■ **RECORDS FOR THE TASK**

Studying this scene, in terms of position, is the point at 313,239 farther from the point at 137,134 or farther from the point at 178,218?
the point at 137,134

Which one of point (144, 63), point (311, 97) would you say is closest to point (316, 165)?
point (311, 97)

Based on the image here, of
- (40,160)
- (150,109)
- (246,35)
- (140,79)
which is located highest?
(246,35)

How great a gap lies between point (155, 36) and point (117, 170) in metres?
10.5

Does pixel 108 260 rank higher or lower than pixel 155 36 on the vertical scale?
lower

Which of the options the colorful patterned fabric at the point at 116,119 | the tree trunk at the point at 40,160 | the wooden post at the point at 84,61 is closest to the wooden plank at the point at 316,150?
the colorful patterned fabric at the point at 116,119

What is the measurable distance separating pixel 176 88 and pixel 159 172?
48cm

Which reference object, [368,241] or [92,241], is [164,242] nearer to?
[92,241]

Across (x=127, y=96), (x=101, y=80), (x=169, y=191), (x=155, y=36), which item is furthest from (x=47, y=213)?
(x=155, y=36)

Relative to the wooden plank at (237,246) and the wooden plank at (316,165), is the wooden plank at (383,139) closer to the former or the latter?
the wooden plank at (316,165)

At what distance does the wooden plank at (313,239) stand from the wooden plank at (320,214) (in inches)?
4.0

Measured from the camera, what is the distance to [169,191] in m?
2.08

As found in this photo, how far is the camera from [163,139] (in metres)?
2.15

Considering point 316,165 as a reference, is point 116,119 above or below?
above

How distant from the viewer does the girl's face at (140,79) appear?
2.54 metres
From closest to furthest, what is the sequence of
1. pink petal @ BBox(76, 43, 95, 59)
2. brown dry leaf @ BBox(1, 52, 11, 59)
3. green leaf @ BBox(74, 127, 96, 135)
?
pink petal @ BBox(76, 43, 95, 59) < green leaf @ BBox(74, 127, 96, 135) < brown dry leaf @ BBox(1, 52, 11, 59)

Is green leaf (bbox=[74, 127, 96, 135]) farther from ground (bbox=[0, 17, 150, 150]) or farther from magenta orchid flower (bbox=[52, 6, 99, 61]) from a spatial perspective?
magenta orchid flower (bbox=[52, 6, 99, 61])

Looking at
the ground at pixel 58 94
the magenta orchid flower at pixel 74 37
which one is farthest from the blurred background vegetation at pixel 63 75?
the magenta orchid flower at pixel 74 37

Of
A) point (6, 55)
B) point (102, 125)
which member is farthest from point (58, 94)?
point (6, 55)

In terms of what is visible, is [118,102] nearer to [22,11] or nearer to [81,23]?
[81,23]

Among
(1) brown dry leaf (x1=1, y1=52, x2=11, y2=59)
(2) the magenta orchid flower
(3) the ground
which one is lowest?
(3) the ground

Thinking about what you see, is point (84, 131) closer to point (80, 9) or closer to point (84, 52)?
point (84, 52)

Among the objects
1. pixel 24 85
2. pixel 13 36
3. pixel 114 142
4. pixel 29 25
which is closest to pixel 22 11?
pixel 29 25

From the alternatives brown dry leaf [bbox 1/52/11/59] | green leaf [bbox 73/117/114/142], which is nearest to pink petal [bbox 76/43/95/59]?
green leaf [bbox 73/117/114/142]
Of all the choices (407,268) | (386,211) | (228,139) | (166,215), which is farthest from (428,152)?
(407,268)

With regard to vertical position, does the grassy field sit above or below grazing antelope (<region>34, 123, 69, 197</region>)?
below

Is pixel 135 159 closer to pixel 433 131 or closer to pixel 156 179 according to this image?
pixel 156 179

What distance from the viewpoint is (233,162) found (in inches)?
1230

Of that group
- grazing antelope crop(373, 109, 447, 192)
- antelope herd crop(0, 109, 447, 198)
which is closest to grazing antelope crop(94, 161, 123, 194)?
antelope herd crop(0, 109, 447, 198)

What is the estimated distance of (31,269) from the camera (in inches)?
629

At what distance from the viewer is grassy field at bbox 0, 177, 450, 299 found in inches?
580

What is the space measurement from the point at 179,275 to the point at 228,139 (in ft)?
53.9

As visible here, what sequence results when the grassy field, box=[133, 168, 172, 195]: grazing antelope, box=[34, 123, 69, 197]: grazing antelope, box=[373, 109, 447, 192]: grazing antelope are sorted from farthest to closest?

■ **SHORT PROBLEM**
Copy all of the records above word for word, without changing anything.

■ **WRITTEN SOLUTION**
Studying this scene, in terms of position, is the point at 313,239 farther from the point at 137,134 or farther from the point at 178,218?
the point at 137,134

Which one of point (144, 63), point (311, 97) would you say is closest to point (316, 165)?
point (311, 97)

Based on the image here, of
- (40,160)
- (150,109)
- (246,35)
- (140,79)
which is located highest?
(246,35)

How great a gap lies between point (155, 36) and point (117, 170) in metres?
10.5

Does pixel 108 260 rank higher or lower than pixel 155 36 on the vertical scale?
lower

Which of the options the colorful patterned fabric at the point at 116,119 | the tree trunk at the point at 40,160 | the wooden post at the point at 84,61 is closest to the wooden plank at the point at 316,150?
the colorful patterned fabric at the point at 116,119

What is the measurable distance separating pixel 176 88 and pixel 159 172?
48cm

Which reference object, [368,241] or [92,241], is [164,242] nearer to?
[92,241]

Across (x=127, y=96), (x=101, y=80), (x=169, y=191), (x=155, y=36), which item is furthest from (x=47, y=213)?
(x=155, y=36)

Relative to the wooden plank at (237,246) and the wooden plank at (316,165), is the wooden plank at (383,139) closer to the former or the latter?
the wooden plank at (316,165)

At what distance does the wooden plank at (313,239) stand from the wooden plank at (320,214) (in inches)?
4.0

Measured from the camera, what is the distance to [169,191] in m?
2.08

As found in this photo, how far is the camera from [163,139] (in metres)?
2.15

Considering point 316,165 as a reference, is point 116,119 above or below?
above

How distant from the viewer does the girl's face at (140,79) appear?
2.54 metres
From closest to furthest, what is the sequence of
1. pink petal @ BBox(76, 43, 95, 59)
2. brown dry leaf @ BBox(1, 52, 11, 59)
3. green leaf @ BBox(74, 127, 96, 135)
?
pink petal @ BBox(76, 43, 95, 59) < green leaf @ BBox(74, 127, 96, 135) < brown dry leaf @ BBox(1, 52, 11, 59)

Is green leaf (bbox=[74, 127, 96, 135]) farther from ground (bbox=[0, 17, 150, 150]) or farther from magenta orchid flower (bbox=[52, 6, 99, 61]) from a spatial perspective?
magenta orchid flower (bbox=[52, 6, 99, 61])

Looking at
the ground at pixel 58 94
the magenta orchid flower at pixel 74 37
which one is farthest from the blurred background vegetation at pixel 63 75?
the magenta orchid flower at pixel 74 37

Of
A) point (6, 55)
B) point (102, 125)
which member is farthest from point (58, 94)?
point (6, 55)

In terms of what is visible, is [118,102] nearer to [22,11] or nearer to [81,23]?
[81,23]

Among
(1) brown dry leaf (x1=1, y1=52, x2=11, y2=59)
(2) the magenta orchid flower
(3) the ground
which one is lowest?
(3) the ground

Thinking about what you see, is point (84, 131) closer to point (80, 9) or closer to point (84, 52)?
point (84, 52)

Among the objects
1. pixel 24 85
2. pixel 13 36
3. pixel 114 142
4. pixel 29 25
which is closest to pixel 22 11?
pixel 29 25

From the alternatives brown dry leaf [bbox 1/52/11/59] | green leaf [bbox 73/117/114/142], which is nearest to pink petal [bbox 76/43/95/59]?
green leaf [bbox 73/117/114/142]
Of all the choices (407,268) | (386,211) | (228,139) | (166,215), which is farthest from (428,152)?
(407,268)

With regard to vertical position, does the grassy field sit above or below grazing antelope (<region>34, 123, 69, 197</region>)?
below

Is pixel 135 159 closer to pixel 433 131 or closer to pixel 156 179 according to this image?
pixel 156 179

What distance from the viewpoint is (233,162) found (in inches)?
1230

Of that group
- grazing antelope crop(373, 109, 447, 192)
- antelope herd crop(0, 109, 447, 198)
which is closest to grazing antelope crop(94, 161, 123, 194)?
antelope herd crop(0, 109, 447, 198)

What is the estimated distance of (31,269) from the camera (in inches)?
629

At what distance from the viewer is grassy field at bbox 0, 177, 450, 299 found in inches?
580

What is the space measurement from the point at 179,275 to the point at 228,139 (in ft)?
53.9

As visible here, what sequence results when the grassy field, box=[133, 168, 172, 195]: grazing antelope, box=[34, 123, 69, 197]: grazing antelope, box=[373, 109, 447, 192]: grazing antelope are sorted from farthest to closest?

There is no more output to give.